# CONSIGNE A:
Recopiez à l'identique le passage de l'extrait sur la porte étroite ci-dessous, depuis « J’ai été témoin, il » jusqu'à « tickets pour passer. » inclus.

# EXTRAIT DU DOCUMENT:

Évangile« On viendra de l’orient et de l’occident prendre place au festin dans le royaume de Dieu »

En ce temps-là, tandis qu’il faisait route vers Jérusalem, Jésus traversait villes et villages en enseignant. Quelqu’un lui demanda : « Seigneur, n’y a-t‑il que peu de gens qui soient sauvés ? » Jésus leur dit : « Efforcez-vous d’entrer par la porte étroite, car, je vous le déclare, beaucoup chercheront à entrer et n’y parviendront pas.

Lorsque le maître de maison se sera levé pour fermer la porte, si vous, du dehors, vous vous mettez à frapper à la porte, en disant : “Seigneur, ouvre-nous”, il vous répondra : “Je ne sais pas d’où vous êtes.” Alors vous vous mettrez à dire : “Nous avons mangé et bu en ta présence, et tu as enseigné sur nos places.” Il vous répondra : “Je ne sais pas d’où vous êtes. Éloignez-vous de moi, vous tous qui commettez l’injustice.”

Là, il y aura des pleurs et des grincements de dents, quand vous verrez Abraham, Isaac et Jacob, et tous les prophètes dans le royaume de Dieu, et que vous-mêmes, vous serez jetés dehors. Alors on viendra de l’orient et de l’occident, du nord et du midi, prendre place au festin dans le royaume de Dieu. Oui, il y a des derniers qui seront premiers, et des premiers qui seront derniers. »

Homélie :

« Efforcez-vous d’entrer par la porte étroite, car, je vous le déclare, beaucoup chercheront à y entrer et n’y parviendrons pas ».

J’ai été témoin, il y a quelques années, de la scène suivante dans le métro : « Un voyageur, portant deux grosses valises, un sac à dos et un autre en bandoulière, met un ticket pour passer au tourniquet, passe la première valise, la pousse avec son pied, passe la deuxième qui se bloque sur la première trop lourde, il se baisse pour la pousser, son sac en bandoulière tombe, il l’avait ouvert pour prendre son ticket et tout le contenu se répand sur le sol, tous ses papiers.  Finalement, il lui a fallu deux tickets pour passer.

« Efforcez vous d’entrer par la porte étroite ». Bien sûr, nous n’aurons pas à porter de valises et de sacs comme ce pauvre homme, mais, intérieurement, nous pouvons porter des poids très lourds, une culpabilité tenace, présenter à Dieu une vie de facilité, d’insouciance, d’égoïsme.

Il est possible de refuser la souffrance, de la rejeter. Par exemple : manifester un manque d’empathie totale face à la misère tapie à notre porte, ou à la misère du monde, face à la mort d’un proche. Oui, il est malheureusement possible de fermer son cœur vis-à-vis des plus proches qui traversent le désespoir, le malheur.

# DONNÉES FOURNIES:
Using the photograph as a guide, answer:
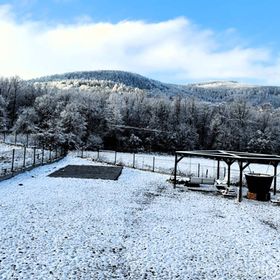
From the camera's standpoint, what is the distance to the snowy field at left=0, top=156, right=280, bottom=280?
30.1 ft

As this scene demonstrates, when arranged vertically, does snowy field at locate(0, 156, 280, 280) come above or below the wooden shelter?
below

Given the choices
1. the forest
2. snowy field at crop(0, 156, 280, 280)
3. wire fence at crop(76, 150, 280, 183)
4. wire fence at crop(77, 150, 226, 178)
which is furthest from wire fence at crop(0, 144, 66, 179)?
the forest

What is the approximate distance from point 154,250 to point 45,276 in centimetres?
354

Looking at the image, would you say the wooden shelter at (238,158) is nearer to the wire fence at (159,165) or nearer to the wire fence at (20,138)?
the wire fence at (159,165)

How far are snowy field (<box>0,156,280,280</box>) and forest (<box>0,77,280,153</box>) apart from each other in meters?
33.7

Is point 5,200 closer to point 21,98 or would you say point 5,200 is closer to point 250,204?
point 250,204

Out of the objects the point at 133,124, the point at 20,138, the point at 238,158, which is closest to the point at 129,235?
the point at 238,158

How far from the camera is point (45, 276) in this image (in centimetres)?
832

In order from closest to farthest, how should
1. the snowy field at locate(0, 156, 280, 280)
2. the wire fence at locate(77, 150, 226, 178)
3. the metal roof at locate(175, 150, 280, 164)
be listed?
1. the snowy field at locate(0, 156, 280, 280)
2. the metal roof at locate(175, 150, 280, 164)
3. the wire fence at locate(77, 150, 226, 178)

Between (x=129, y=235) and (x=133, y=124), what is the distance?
63.7m

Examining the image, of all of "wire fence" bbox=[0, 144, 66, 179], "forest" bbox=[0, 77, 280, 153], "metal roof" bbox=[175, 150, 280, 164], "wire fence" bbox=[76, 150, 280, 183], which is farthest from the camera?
"forest" bbox=[0, 77, 280, 153]

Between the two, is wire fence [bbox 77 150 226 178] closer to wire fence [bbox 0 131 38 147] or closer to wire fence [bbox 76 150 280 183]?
wire fence [bbox 76 150 280 183]

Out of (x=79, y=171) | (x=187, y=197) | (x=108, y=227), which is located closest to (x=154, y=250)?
(x=108, y=227)

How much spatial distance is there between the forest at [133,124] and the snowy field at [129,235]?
33.7m
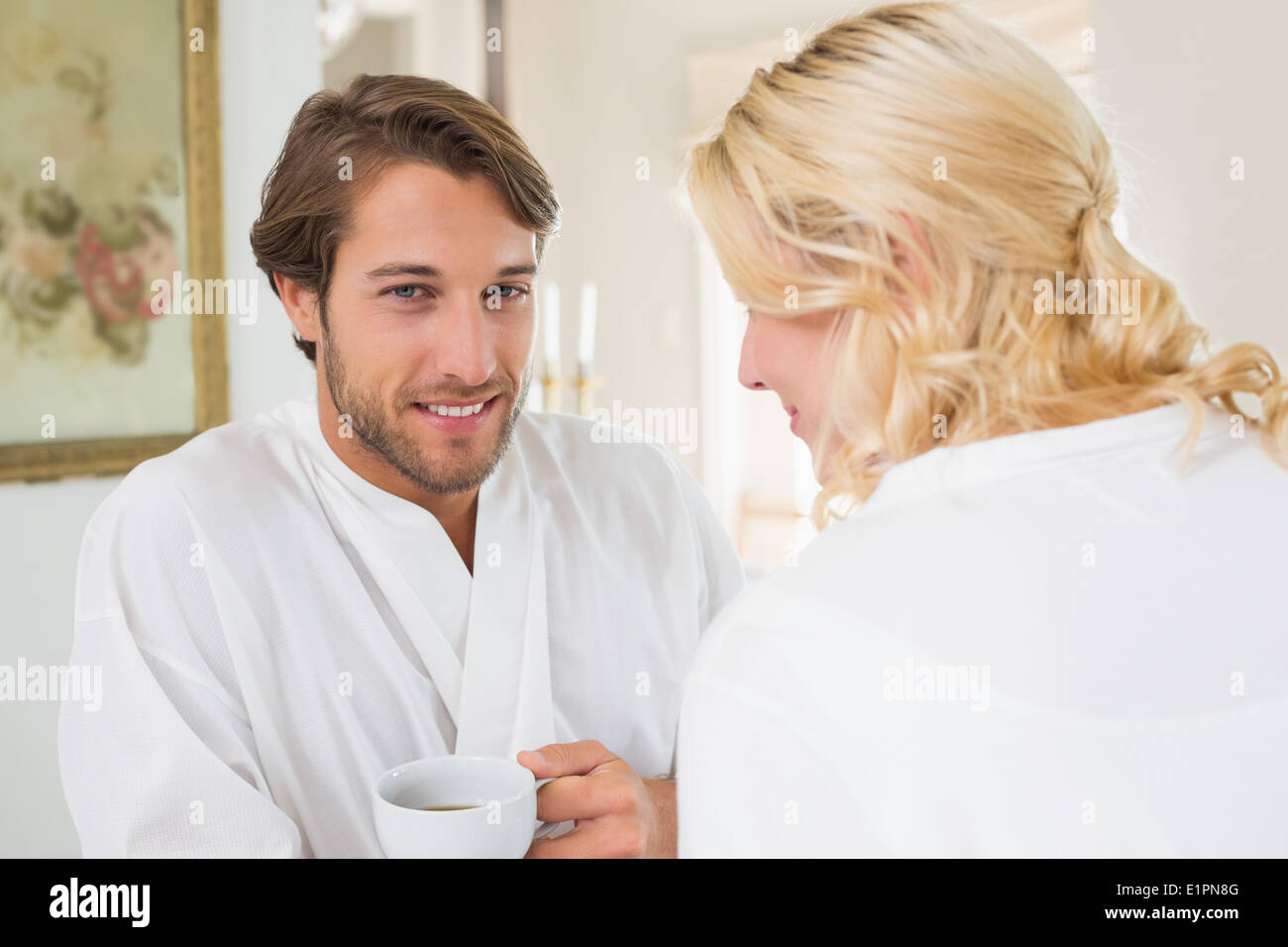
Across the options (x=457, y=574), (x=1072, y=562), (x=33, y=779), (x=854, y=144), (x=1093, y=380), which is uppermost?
(x=854, y=144)

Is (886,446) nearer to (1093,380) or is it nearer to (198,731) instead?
(1093,380)

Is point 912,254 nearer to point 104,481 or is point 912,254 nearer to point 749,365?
point 749,365

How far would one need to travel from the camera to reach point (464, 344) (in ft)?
4.14

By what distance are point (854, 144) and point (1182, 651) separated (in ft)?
1.33

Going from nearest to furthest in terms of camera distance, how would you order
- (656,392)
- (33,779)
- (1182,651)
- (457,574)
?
(1182,651) → (457,574) → (33,779) → (656,392)

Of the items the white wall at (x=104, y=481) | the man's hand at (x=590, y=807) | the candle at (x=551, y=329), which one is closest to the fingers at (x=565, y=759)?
the man's hand at (x=590, y=807)

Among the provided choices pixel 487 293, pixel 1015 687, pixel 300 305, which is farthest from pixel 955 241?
pixel 300 305

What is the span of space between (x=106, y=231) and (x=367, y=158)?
96 centimetres

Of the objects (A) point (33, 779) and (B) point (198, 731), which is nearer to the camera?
(B) point (198, 731)

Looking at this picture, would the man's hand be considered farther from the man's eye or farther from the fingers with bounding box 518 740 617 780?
the man's eye

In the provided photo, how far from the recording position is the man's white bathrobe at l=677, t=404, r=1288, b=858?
2.03ft

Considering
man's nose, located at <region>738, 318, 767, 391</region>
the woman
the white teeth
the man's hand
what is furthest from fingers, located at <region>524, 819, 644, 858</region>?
the white teeth

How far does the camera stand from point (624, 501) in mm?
1496

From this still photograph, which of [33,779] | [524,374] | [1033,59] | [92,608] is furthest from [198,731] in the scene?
[33,779]
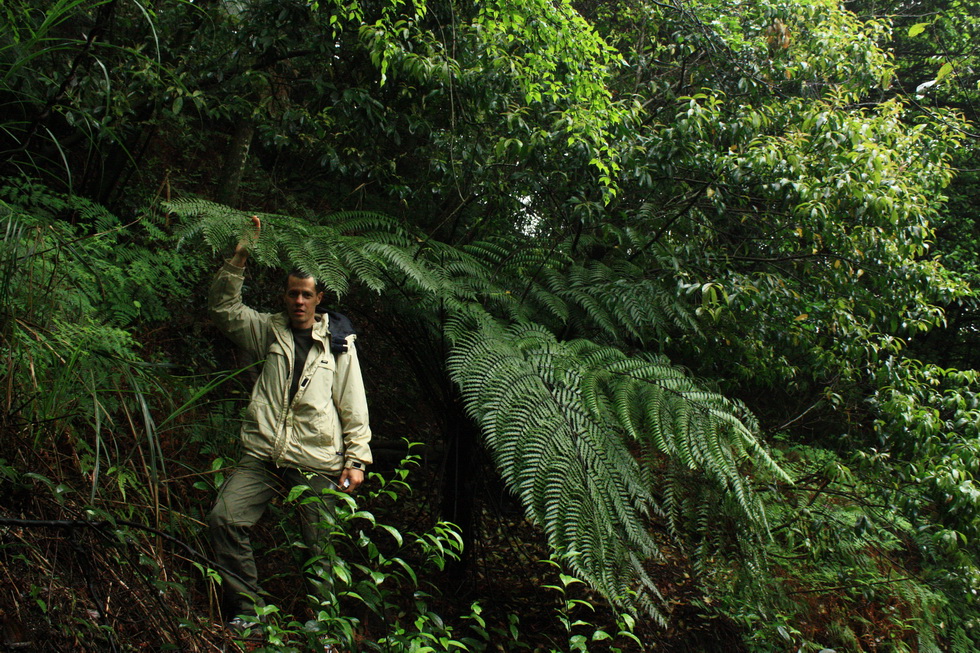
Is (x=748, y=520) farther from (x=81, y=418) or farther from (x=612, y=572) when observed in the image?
(x=81, y=418)

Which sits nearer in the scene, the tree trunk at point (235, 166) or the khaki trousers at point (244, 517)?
the khaki trousers at point (244, 517)

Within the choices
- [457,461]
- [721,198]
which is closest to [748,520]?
[457,461]

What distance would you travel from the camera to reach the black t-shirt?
2.81 meters

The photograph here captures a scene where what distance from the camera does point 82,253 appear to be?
8.71 feet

# CONSIGNE B:
Reproduisez sans aucune modification les lignes des entrées ci-dessus, de la ligne qui contient « Is (x=748, y=520) » jusqu'à la ligne qui contient « 2.81 meters » incluse, et rien d'autre.

# RÉPONSE FINALE A:
J’ai été témoin, il y a quelques années, de la scène suivante dans le métro : « Un voyageur, portant deux grosses valises, un sac à dos et un autre en bandoulière, met un ticket pour passer au tourniquet, passe la première valise, la pousse avec son pied, passe la deuxième qui se bloque sur la première trop lourde, il se baisse pour la pousser, son sac en bandoulière tombe, il l’avait ouvert pour prendre son ticket et tout le contenu se répand sur le sol, tous ses papiers.  Finalement, il lui a fallu deux tickets pour passer.

# RÉPONSE FINALE B:
Is (x=748, y=520) farther from (x=81, y=418) or farther from (x=612, y=572) when observed in the image?
(x=81, y=418)

Which sits nearer in the scene, the tree trunk at point (235, 166) or the khaki trousers at point (244, 517)?
the khaki trousers at point (244, 517)

Within the choices
- [457,461]
- [721,198]
which is closest to [748,520]?
[457,461]

What distance would you travel from the camera to reach the black t-shirt?
2.81 meters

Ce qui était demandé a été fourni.